┌─ Texto para leer

Oryx y Crake no presenta en su zona distópica una resistencia o rebelión. El año del diluvio, segundo libro en la trilogía, sí la presenta. En lugar de quedar planteado como una secuela del primero (a la manera de la ingeniería más común de sagas y trilogías) propone una narración sincronizada con las dos secciones del anterior. Su relato —dividido a su vez en dos voces y dos puntos de vista distintos— retrocede hasta los años anteriores a la extinción y se prolonga hasta un poco más allá —días, apenas— del final del Oryx y Crake.

 

Es en esas dos voces, que son las de dos mujeres pertenecientes a la secta de “Los Jardineros de Dios” —mencionada en el primer libro, pero recién desarrollada plenamente en este El año del diluvio—, donde encontramos lo más parecido al lugar de la resistencia o rebelión en las distopías clásicas. La secta en cuestión define su ideología en términos de un veganismo estricto y una oposición casi luddita a la tecnología, en particular a la intervención humana en los procesos evolutivos. En rigor, la secta no establece una pauta de acción violenta o revolucionaria, pero sí una vida al margen, independiente y autosuficiente, y por tanto una forma de resistencia pacífica.

└─
┌─ Datos mostrados

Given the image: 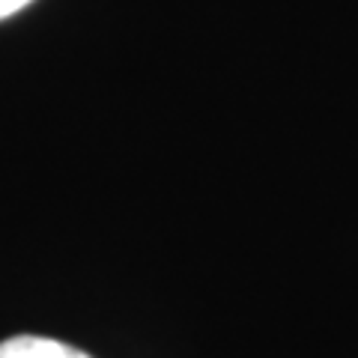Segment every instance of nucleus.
<instances>
[{"label":"nucleus","instance_id":"f03ea898","mask_svg":"<svg viewBox=\"0 0 358 358\" xmlns=\"http://www.w3.org/2000/svg\"><path fill=\"white\" fill-rule=\"evenodd\" d=\"M33 0H0V21L3 18H13L15 13H21L24 6H30Z\"/></svg>","mask_w":358,"mask_h":358},{"label":"nucleus","instance_id":"f257e3e1","mask_svg":"<svg viewBox=\"0 0 358 358\" xmlns=\"http://www.w3.org/2000/svg\"><path fill=\"white\" fill-rule=\"evenodd\" d=\"M0 358H90V355L54 338L18 334V338H9L0 343Z\"/></svg>","mask_w":358,"mask_h":358}]
</instances>
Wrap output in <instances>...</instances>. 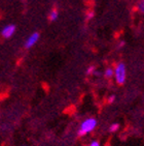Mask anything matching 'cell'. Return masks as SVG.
Instances as JSON below:
<instances>
[{"label":"cell","instance_id":"obj_8","mask_svg":"<svg viewBox=\"0 0 144 146\" xmlns=\"http://www.w3.org/2000/svg\"><path fill=\"white\" fill-rule=\"evenodd\" d=\"M138 9H139V11H141V13H143V14H144V0H141V1L139 2Z\"/></svg>","mask_w":144,"mask_h":146},{"label":"cell","instance_id":"obj_5","mask_svg":"<svg viewBox=\"0 0 144 146\" xmlns=\"http://www.w3.org/2000/svg\"><path fill=\"white\" fill-rule=\"evenodd\" d=\"M58 11H57V9H54V11H50V20L52 21V22H54V21H56V20L58 19Z\"/></svg>","mask_w":144,"mask_h":146},{"label":"cell","instance_id":"obj_9","mask_svg":"<svg viewBox=\"0 0 144 146\" xmlns=\"http://www.w3.org/2000/svg\"><path fill=\"white\" fill-rule=\"evenodd\" d=\"M94 70H95V66L92 65V66H90V68L86 70V74H88V75H91V74L94 73Z\"/></svg>","mask_w":144,"mask_h":146},{"label":"cell","instance_id":"obj_12","mask_svg":"<svg viewBox=\"0 0 144 146\" xmlns=\"http://www.w3.org/2000/svg\"><path fill=\"white\" fill-rule=\"evenodd\" d=\"M114 100H115V96H110V98H109V103H112V102H114Z\"/></svg>","mask_w":144,"mask_h":146},{"label":"cell","instance_id":"obj_11","mask_svg":"<svg viewBox=\"0 0 144 146\" xmlns=\"http://www.w3.org/2000/svg\"><path fill=\"white\" fill-rule=\"evenodd\" d=\"M94 16V11H90V14H88V19H92Z\"/></svg>","mask_w":144,"mask_h":146},{"label":"cell","instance_id":"obj_6","mask_svg":"<svg viewBox=\"0 0 144 146\" xmlns=\"http://www.w3.org/2000/svg\"><path fill=\"white\" fill-rule=\"evenodd\" d=\"M113 76V70L112 68H107V70H105V77L106 78H111V77Z\"/></svg>","mask_w":144,"mask_h":146},{"label":"cell","instance_id":"obj_7","mask_svg":"<svg viewBox=\"0 0 144 146\" xmlns=\"http://www.w3.org/2000/svg\"><path fill=\"white\" fill-rule=\"evenodd\" d=\"M119 129V124L118 123H113L112 125L110 127V132L111 133H114V132H117V129Z\"/></svg>","mask_w":144,"mask_h":146},{"label":"cell","instance_id":"obj_4","mask_svg":"<svg viewBox=\"0 0 144 146\" xmlns=\"http://www.w3.org/2000/svg\"><path fill=\"white\" fill-rule=\"evenodd\" d=\"M39 33L38 32H33V33L31 34L30 36L28 37V39L26 40L25 42V48L26 49H30L32 48L34 45H35L36 42H38V39H39Z\"/></svg>","mask_w":144,"mask_h":146},{"label":"cell","instance_id":"obj_1","mask_svg":"<svg viewBox=\"0 0 144 146\" xmlns=\"http://www.w3.org/2000/svg\"><path fill=\"white\" fill-rule=\"evenodd\" d=\"M97 125V120L95 118H88L81 123L79 131H78V136H84L86 134H89L90 132H92L93 129H95Z\"/></svg>","mask_w":144,"mask_h":146},{"label":"cell","instance_id":"obj_2","mask_svg":"<svg viewBox=\"0 0 144 146\" xmlns=\"http://www.w3.org/2000/svg\"><path fill=\"white\" fill-rule=\"evenodd\" d=\"M115 78H117V81L118 84H124L126 81V66L124 63H119L118 65L115 68Z\"/></svg>","mask_w":144,"mask_h":146},{"label":"cell","instance_id":"obj_3","mask_svg":"<svg viewBox=\"0 0 144 146\" xmlns=\"http://www.w3.org/2000/svg\"><path fill=\"white\" fill-rule=\"evenodd\" d=\"M16 29H17L16 25L9 24V25H6L5 27L1 30V34H2V36L4 37V38H10L14 34V32H16Z\"/></svg>","mask_w":144,"mask_h":146},{"label":"cell","instance_id":"obj_13","mask_svg":"<svg viewBox=\"0 0 144 146\" xmlns=\"http://www.w3.org/2000/svg\"><path fill=\"white\" fill-rule=\"evenodd\" d=\"M122 46H125V42H120V45H119V47H122Z\"/></svg>","mask_w":144,"mask_h":146},{"label":"cell","instance_id":"obj_10","mask_svg":"<svg viewBox=\"0 0 144 146\" xmlns=\"http://www.w3.org/2000/svg\"><path fill=\"white\" fill-rule=\"evenodd\" d=\"M90 146H100L99 142H97V141H93L91 144H90Z\"/></svg>","mask_w":144,"mask_h":146}]
</instances>
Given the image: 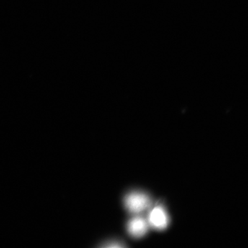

└─

Problema planteado A —
Contesta según el pasaje sobre la trilogía:
(i) ¿Qué libro de la trilogía sí presenta una resistencia o rebelión?
(ii) ¿A qué secta pertenecen las dos mujeres cuyas voces narran el relato?
(iii) ¿En qué términos define su ideología esa secta?
Problema planteado B — Transcribe literalmente el pasaje sobre la trilogía desde “Es en esas dos” hasta “de resistencia pacífica.”.
Los datos no hacen falta para resolver nada.

Resultado del ejercicio A —
(i) El año del diluvio.
(ii) A la secta de “Los Jardineros de Dios”.
(iii) En términos de un veganismo estricto y una oposición casi luddita a la tecnología, en particular a la intervención humana en los procesos evolutivos.

Resultado del ejercicio B —
Es en esas dos voces, que son las de dos mujeres pertenecientes a la secta de “Los Jardineros de Dios” —mencionada en el primer libro, pero recién desarrollada plenamente en este El año del diluvio—, donde encontramos lo más parecido al lugar de la resistencia o rebelión en las distopías clásicas. La secta en cuestión define su ideología en términos de un veganismo estricto y una oposición casi luddita a la tecnología, en particular a la intervención humana en los procesos evolutivos. En rigor, la secta no establece una pauta de acción violenta o revolucionaria, pero sí una vida al margen, independiente y autosuficiente, y por tanto una forma de resistencia pacífica.